I have JSON data set that contains a price in a string like "USD 5.00". I'd like to convert the numeric portion to a Double to use in an MLLIB LabeledPoint, and have managed to split the price string into an array of string. The below creates a data set with the correct structure:
import org.apache.spark.mllib.linalg.{Vector,Vectors}
import org.apache.spark.mllib.regression.LabeledPoint
case class Obs(f1: Double, f2: Double, price: Array[String])
val obs1 = new Obs(1,2,Array("USD", "5.00"))
val obs2 = new Obs(2,1,Array("USD", "3.00"))

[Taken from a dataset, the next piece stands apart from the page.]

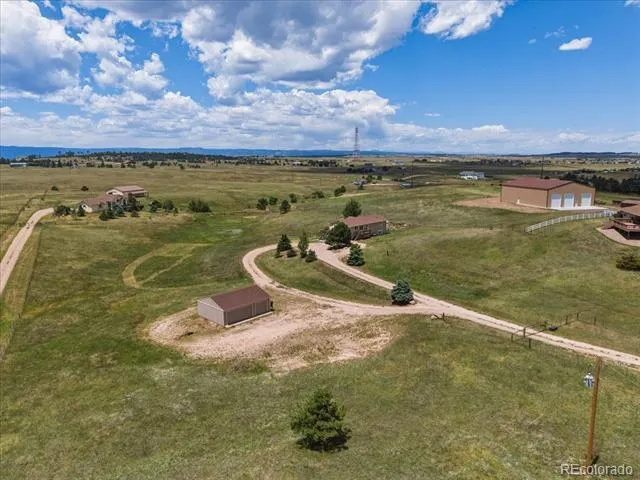 14390 Herring Road Colorado Springs, CO 80908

val df = sc.parallelize(Seq(obs1,obs2)).toDF()
df.printSchema
df.show()
val labeled = df.map(row => LabeledPoint(row.get(2).asInstanceOf[Array[String]].apply(1).toDouble, Vectors.dense(row.getDouble(0), row.getDouble(1))))
labeled.take(2).foreach(println)
The output looks like:
df: org.apache.spark.sql.DataFrame = [f1: double, f2: double, price: array<string>]
root
|-- f1: double (nullable = false)
|-- f2: double (nullable = false)
|-- price: array (nullable = true)
| |-- element: string (containsNull = true)
+---+---+-----------+
| f1| f2| price|
+---+---+-----------+
|1.0|2.0|[USD, 5.00]|
|2.0|1.0|[USD, 3.00]|
+---+---+-----------+
but then I wind up getting a ClassCastException:
java.lang.ClassCastException: scala.collection.mutable.WrappedArray$ofRef cannot be cast to [Ljava.lang.String;
I think the ClassCastException is due to the println. But I didn't expect it; how can I handle this situation?
The potential duplicate solved one part of my question (thanks), but the deeper question of "promoting elements of a struct in a dataframe remain". I'll let the mods determine if this is truly a dupe.